# 3rd DTM race weekend has BMW still on top for Team and Manufacturers' Championships



## [email protected] (Aug 15, 2012)

BMW Motorsport leaves the Lausitzring (DE) with a further 25 hard-fought points to its name. BMW and BMW Team RMG were able to retain their leads in the Manufacturers' Championship and Team competition. Marco Wittmann (DE) is second in the Drivers' Championship after finishing fourth and sixth at the 3.478-kilometre circuit. In total, four BMW drivers scored points at the EuroSpeedway, in the form of Wittmann, Maxime Martin (BE), Bruno Spengler (CA) and Timo Glock (DE).

*Jens Marquardt (BMW Motorsport Director):* "I think we put on a fantastic show for the fans with this Motorsport Festival. There was a lot going on out on the track, and we had very good crowds in the stands. There was a real festival atmosphere. This joint event with the DTM, ADAC GT Masters and SUPERBIKE*IDM was a great success. Thank you to everyone who made it possible. The Sunday race was hard work for us again. Marco Wittmann achieved a very good result with his sixth place. The points scored by Bruno Spengler and Timo Glock were also important. We knew we would struggle on this track, but still came away with some points. We will now turn our attention to the next race at the Norisring."

*Stefan Reinhold (Team Principal, BMW Team RMG):* "We put on a really good show this weekend - and the drivers did a fantastic job. I would like to say a special thank you to our engineers. They prepared meticulously for this weekend, and their hard work paid off. It was a big success for us. As expected, the circuit was a big challenge, but we got something out of the weekend."

*Ernest Knoors (Team Principal, BMW Team MTEK):* "Firstly, I am just pleased that the incident involving Augusto did not have any serious consequences. That was really very dangerous. It was a disappointing weekend for us. We had problems setting a good pace in qualifying. However, everything actually fell into place in the race itself. The pit stop was superb and the strategy was good. We just need to start from further up the grid. That is what we will be aiming for at the Norisring."

*Bart Mampaey (Team Principal, BMW Team RBM):* "We always knew that this would be a difficult weekend. We tried everything. We failed to score any points with Tom this weekend, and only succeeded with Maxime on Saturday. That is disappointing, but we certainly learned a lot. That will help us next time."

*Charly Lamm (Team Principal, BMW Team Schnitzer):* "That was not our weekend. We will have to look into exactly why that was the case. We were lacking performance, and we need to find out why quickly. If everything does not fall into place perfectly in the DTM, then you find yourself fighting towards the back of the field."

*Marco Wittmann (BMW Team RMG, Sun.: 6th place, Sat.: 4th place): *"I feel very positive after this weekend. We knew beforehand that we would not find it easy at the Lausitzring. With this in mind, fourth and sixth are very good results. I scored important points, and thus made the most of our opportunities. Unfortunately, my start was something of a disaster in Sunday's race. I got away really badly. However, I fought back very well after that, and was the fastest BMW driver in the race."

--

■ Complete the following:
a - Say whether each statement agrees with the DTM race report, answering yes or no and quoting the deciding words of the report. (i) Marco Wittmann finished fourth on Saturday and sixth on Sunday. (ii) The Lausitzring circuit is 3.578 kilometers long. (iii) BMW Team RBM scored points with Maxime in the Sunday race.
b - Copy the part of the DTM race report that opens with the words containing "# 3rd DTM race" and closes with "Timo Glock (DE).".
The records are separate material, unrelated to the DTM race report.

■ Data for analysis:
--

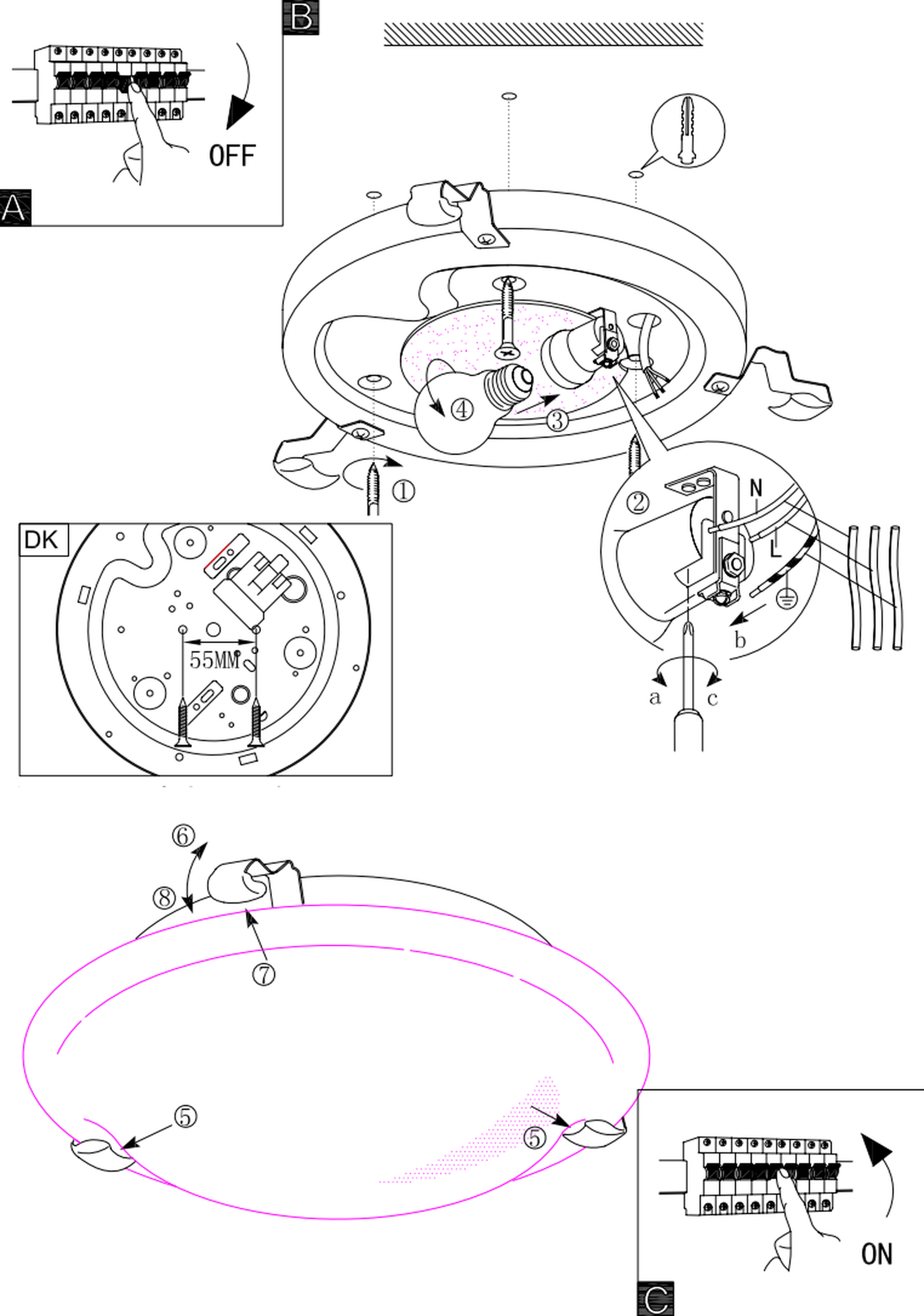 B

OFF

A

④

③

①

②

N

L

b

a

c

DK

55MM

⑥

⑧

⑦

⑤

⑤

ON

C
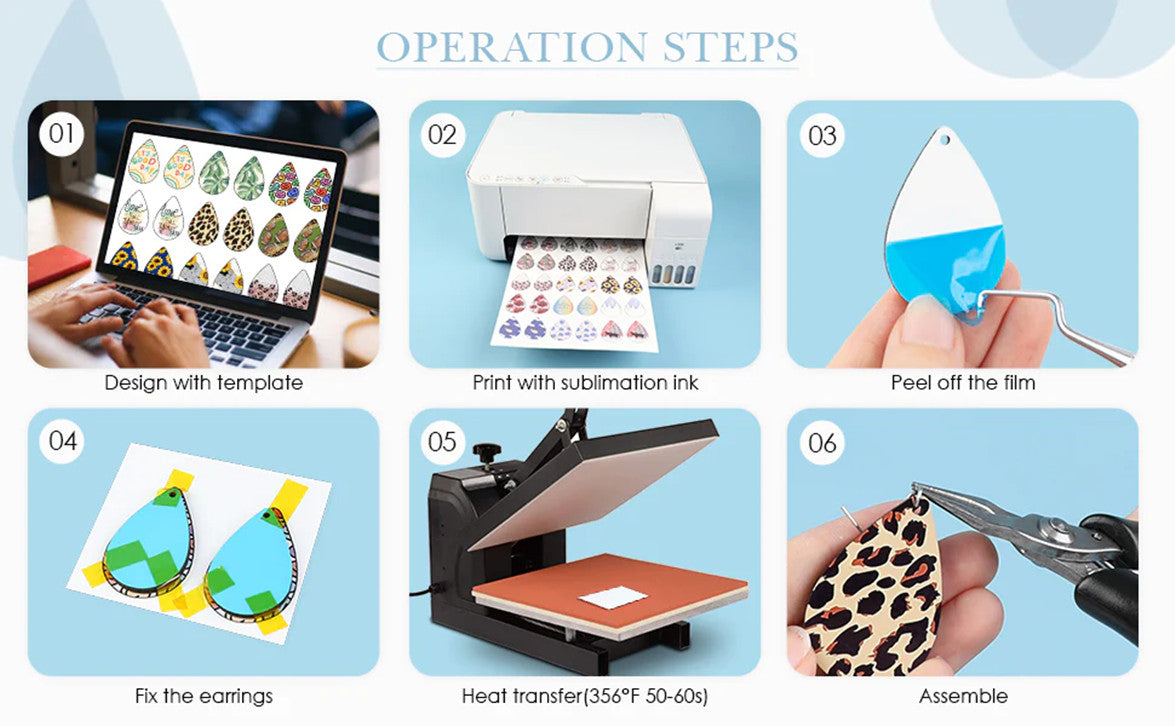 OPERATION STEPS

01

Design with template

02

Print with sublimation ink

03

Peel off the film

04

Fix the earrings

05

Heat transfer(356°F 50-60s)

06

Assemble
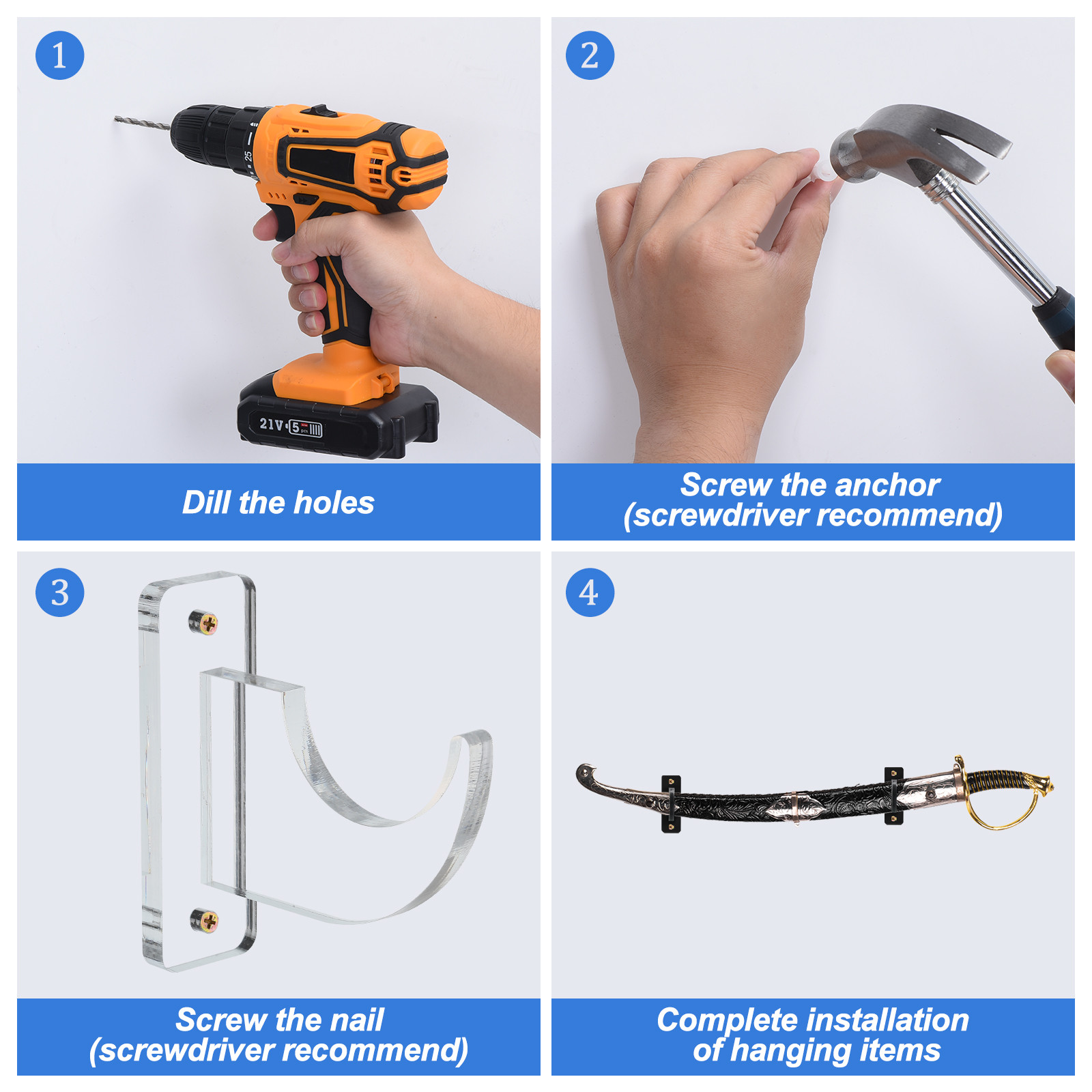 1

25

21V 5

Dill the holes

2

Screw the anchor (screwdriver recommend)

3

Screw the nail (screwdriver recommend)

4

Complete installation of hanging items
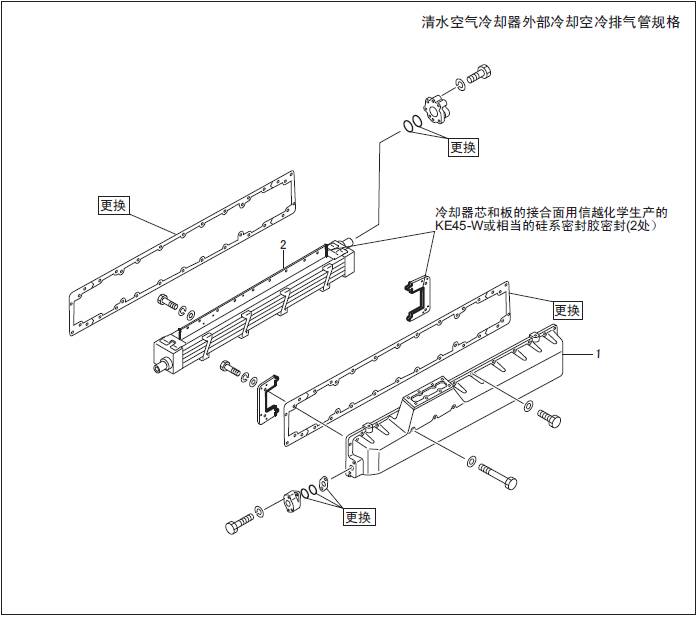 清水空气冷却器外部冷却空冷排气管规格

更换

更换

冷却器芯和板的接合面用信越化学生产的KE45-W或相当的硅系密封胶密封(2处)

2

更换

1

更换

--

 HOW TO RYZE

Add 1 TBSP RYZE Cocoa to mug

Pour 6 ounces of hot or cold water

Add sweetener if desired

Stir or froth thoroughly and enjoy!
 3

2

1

--

■ Responses by item number:
a -
(i) Yes: "Sun.: 6th place, Sat.: 4th place"
(ii) No: "the 3.478-kilometre circuit"
(iii) No: "only succeeded with Maxime on Saturday"

b -
# 3rd DTM race weekend has BMW still on top for Team and Manufacturers' Championships



## [email protected] (Aug 15, 2012)

BMW Motorsport leaves the Lausitzring (DE) with a further 25 hard-fought points to its name. BMW and BMW Team RMG were able to retain their leads in the Manufacturers' Championship and Team competition. Marco Wittmann (DE) is second in the Drivers' Championship after finishing fourth and sixth at the 3.478-kilometre circuit. In total, four BMW drivers scored points at the EuroSpeedway, in the form of Wittmann, Maxime Martin (BE), Bruno Spengler (CA) and Timo Glock (DE).